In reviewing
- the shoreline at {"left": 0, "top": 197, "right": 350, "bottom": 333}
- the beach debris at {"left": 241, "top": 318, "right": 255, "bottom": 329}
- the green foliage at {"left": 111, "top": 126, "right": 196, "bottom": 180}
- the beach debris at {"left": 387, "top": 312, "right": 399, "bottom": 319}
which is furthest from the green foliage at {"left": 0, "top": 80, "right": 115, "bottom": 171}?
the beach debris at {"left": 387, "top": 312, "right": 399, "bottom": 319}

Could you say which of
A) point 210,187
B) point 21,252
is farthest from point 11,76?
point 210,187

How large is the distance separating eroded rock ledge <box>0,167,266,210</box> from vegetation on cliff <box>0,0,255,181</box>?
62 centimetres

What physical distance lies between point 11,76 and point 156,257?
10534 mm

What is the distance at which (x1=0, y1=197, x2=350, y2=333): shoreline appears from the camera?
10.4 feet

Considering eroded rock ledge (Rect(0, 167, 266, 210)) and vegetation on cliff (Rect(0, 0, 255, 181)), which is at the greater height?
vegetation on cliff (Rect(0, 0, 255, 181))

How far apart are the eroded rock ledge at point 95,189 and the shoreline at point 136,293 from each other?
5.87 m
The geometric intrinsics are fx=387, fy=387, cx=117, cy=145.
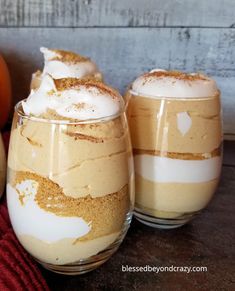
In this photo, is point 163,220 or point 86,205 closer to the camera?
point 86,205

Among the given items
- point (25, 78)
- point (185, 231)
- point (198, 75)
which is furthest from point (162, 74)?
point (25, 78)

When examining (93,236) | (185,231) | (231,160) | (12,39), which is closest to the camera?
(93,236)

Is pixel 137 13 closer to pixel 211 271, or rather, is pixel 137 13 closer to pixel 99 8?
pixel 99 8

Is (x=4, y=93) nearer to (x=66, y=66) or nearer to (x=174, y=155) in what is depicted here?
(x=66, y=66)

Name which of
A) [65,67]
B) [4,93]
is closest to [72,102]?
[65,67]

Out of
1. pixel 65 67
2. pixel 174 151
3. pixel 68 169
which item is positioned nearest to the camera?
pixel 68 169

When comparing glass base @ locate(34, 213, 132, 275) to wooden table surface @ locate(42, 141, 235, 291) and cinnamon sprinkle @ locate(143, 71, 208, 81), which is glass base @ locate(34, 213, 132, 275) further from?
cinnamon sprinkle @ locate(143, 71, 208, 81)

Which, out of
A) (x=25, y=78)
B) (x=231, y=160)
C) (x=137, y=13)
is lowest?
(x=231, y=160)
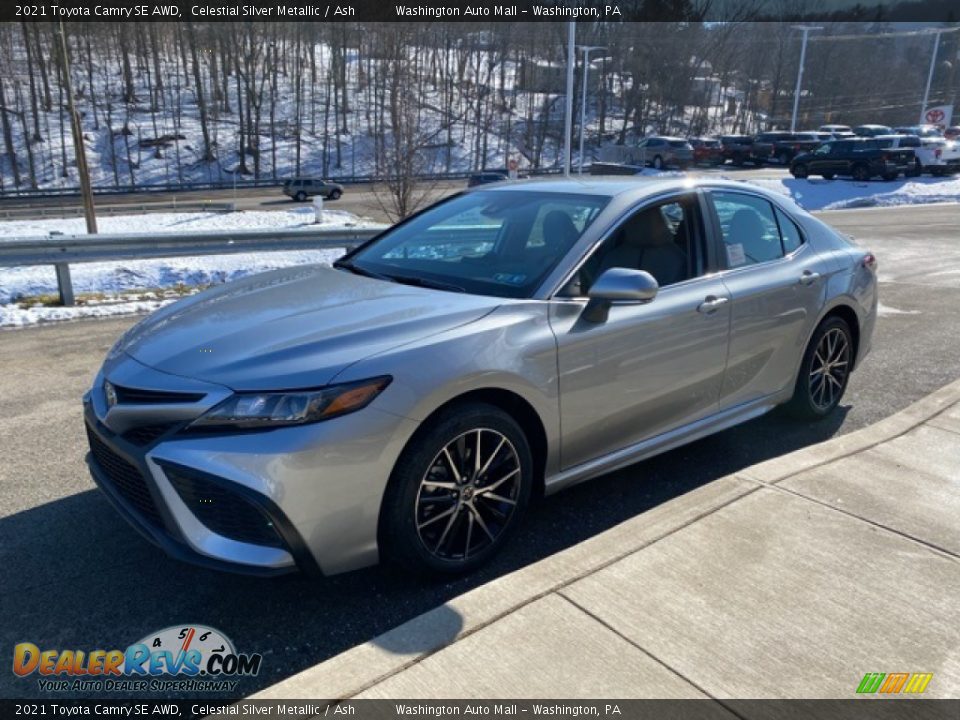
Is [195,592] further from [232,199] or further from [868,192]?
[232,199]

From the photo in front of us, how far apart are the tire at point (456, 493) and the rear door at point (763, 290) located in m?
1.55

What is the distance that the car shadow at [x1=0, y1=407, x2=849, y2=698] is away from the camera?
2697 millimetres

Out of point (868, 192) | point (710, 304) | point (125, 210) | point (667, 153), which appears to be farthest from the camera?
point (667, 153)

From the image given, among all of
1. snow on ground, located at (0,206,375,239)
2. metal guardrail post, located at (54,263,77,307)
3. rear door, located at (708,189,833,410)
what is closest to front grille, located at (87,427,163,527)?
rear door, located at (708,189,833,410)

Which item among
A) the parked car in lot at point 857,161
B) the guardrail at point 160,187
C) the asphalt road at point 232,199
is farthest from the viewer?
the guardrail at point 160,187

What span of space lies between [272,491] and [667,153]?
1731 inches

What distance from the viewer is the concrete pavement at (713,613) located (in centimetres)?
232

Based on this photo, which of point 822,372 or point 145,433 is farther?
point 822,372

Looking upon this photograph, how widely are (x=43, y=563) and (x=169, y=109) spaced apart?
6598cm

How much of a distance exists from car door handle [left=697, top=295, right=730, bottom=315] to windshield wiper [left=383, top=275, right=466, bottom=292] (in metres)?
1.27

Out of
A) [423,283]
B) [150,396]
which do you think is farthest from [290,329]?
[423,283]

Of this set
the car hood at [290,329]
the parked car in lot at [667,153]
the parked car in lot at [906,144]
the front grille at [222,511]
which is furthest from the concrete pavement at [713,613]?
the parked car in lot at [667,153]

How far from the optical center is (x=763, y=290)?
13.6ft

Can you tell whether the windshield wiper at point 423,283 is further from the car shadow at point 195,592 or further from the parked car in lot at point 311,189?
the parked car in lot at point 311,189
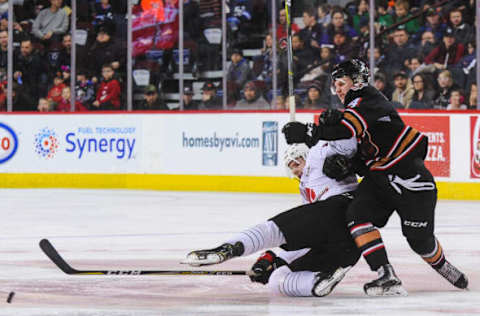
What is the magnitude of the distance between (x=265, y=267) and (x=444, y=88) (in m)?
7.26

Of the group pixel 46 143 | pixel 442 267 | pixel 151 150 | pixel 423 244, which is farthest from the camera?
pixel 46 143

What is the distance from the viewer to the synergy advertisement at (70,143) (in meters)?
13.1

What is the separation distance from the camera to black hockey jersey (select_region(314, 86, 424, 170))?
14.7 ft

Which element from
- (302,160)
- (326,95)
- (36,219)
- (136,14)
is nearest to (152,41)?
(136,14)

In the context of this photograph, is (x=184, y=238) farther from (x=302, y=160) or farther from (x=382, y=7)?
(x=382, y=7)

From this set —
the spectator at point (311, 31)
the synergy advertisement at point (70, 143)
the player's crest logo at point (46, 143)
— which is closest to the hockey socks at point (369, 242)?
the spectator at point (311, 31)

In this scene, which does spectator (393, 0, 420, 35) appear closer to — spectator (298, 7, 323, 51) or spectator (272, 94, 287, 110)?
spectator (298, 7, 323, 51)

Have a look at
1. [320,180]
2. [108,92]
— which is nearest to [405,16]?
[108,92]

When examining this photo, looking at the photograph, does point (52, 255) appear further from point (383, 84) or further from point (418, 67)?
point (418, 67)

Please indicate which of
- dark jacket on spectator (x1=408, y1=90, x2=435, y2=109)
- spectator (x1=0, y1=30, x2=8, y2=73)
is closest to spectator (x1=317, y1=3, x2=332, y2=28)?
dark jacket on spectator (x1=408, y1=90, x2=435, y2=109)

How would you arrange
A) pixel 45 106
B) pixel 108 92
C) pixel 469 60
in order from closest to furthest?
1. pixel 469 60
2. pixel 108 92
3. pixel 45 106

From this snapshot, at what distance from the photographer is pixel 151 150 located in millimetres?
13016

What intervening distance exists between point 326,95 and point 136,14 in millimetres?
3041

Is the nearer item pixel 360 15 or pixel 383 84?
pixel 383 84
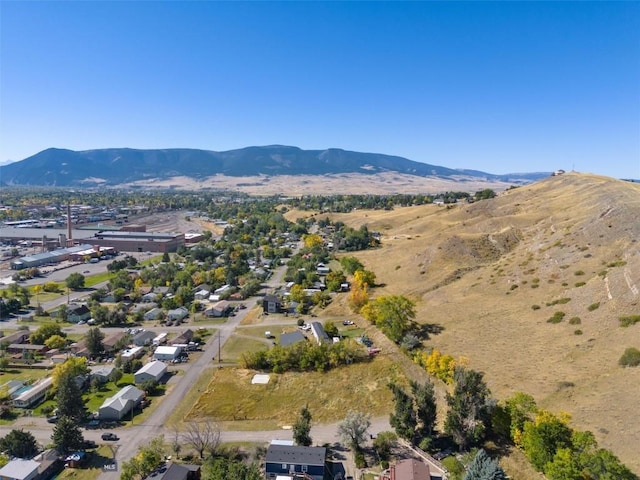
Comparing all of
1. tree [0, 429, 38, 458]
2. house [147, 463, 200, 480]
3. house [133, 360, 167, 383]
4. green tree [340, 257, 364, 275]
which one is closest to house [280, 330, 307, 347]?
house [133, 360, 167, 383]

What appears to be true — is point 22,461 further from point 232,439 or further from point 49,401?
point 232,439

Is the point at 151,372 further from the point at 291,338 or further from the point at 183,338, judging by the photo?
the point at 291,338

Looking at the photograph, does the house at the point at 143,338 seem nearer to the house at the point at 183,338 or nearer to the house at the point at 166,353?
the house at the point at 183,338

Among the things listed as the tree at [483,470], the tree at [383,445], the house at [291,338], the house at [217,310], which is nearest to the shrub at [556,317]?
the tree at [483,470]

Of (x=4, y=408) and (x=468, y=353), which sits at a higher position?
(x=468, y=353)

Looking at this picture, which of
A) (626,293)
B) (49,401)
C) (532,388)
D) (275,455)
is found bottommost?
(49,401)

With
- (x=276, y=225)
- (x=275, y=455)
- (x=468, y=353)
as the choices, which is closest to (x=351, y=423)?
(x=275, y=455)

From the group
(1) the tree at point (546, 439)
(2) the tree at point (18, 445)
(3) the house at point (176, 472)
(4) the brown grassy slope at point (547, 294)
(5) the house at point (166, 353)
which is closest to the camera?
(1) the tree at point (546, 439)

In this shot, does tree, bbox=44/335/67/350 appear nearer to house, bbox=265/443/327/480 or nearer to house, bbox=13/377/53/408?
house, bbox=13/377/53/408
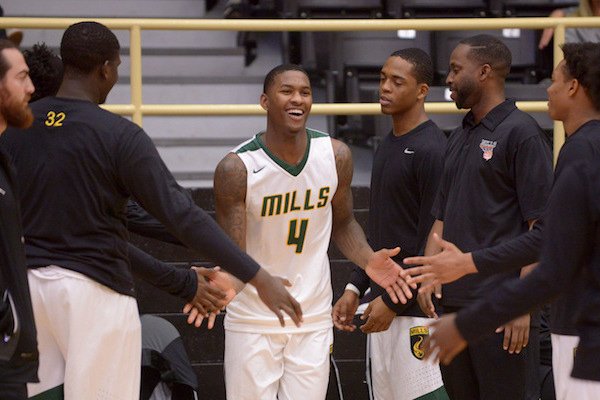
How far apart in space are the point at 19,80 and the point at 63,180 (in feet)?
1.70

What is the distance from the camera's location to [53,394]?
4.73m

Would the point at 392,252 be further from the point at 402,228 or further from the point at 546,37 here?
the point at 546,37

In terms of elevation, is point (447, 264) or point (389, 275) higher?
point (447, 264)

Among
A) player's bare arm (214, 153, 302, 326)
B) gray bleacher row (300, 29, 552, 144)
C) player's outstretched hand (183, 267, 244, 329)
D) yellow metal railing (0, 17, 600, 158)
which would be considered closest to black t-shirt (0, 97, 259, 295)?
player's outstretched hand (183, 267, 244, 329)

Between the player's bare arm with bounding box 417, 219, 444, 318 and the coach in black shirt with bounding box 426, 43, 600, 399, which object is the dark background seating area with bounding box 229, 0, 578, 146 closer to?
the player's bare arm with bounding box 417, 219, 444, 318

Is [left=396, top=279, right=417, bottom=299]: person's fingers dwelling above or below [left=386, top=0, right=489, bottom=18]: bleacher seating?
below

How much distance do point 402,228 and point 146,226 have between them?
4.11ft

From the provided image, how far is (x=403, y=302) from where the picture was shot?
5.69 meters

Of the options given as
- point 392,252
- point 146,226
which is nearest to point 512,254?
point 392,252

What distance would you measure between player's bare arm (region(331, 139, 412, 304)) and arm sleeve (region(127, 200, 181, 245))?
0.80 meters

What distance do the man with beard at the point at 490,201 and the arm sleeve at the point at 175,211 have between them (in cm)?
116

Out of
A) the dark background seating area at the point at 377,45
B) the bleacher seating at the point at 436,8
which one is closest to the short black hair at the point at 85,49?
the dark background seating area at the point at 377,45

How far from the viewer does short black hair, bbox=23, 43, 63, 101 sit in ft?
18.1

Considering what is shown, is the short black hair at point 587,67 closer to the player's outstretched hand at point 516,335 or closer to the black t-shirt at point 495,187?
the black t-shirt at point 495,187
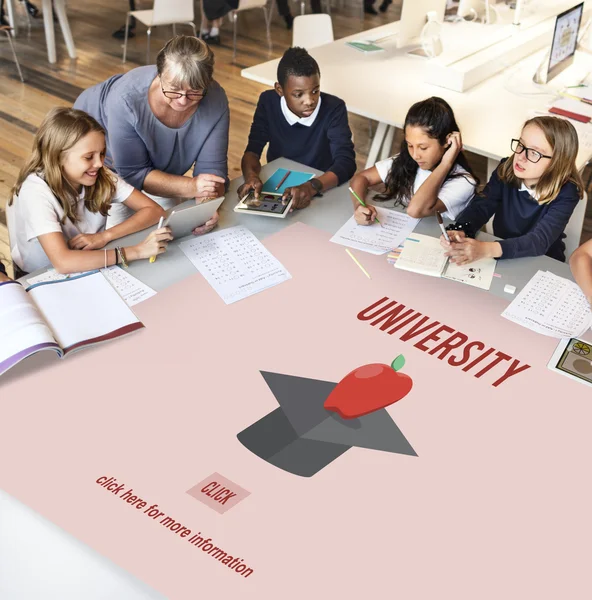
====
- **Work instructions**
Report every line in the rows above that contains the word "higher". Case counts.

- **The answer**
Of (x=4, y=408) and (x=468, y=353), which sits at a higher position?
In terms of elevation, is point (447, 264) or point (389, 275) higher?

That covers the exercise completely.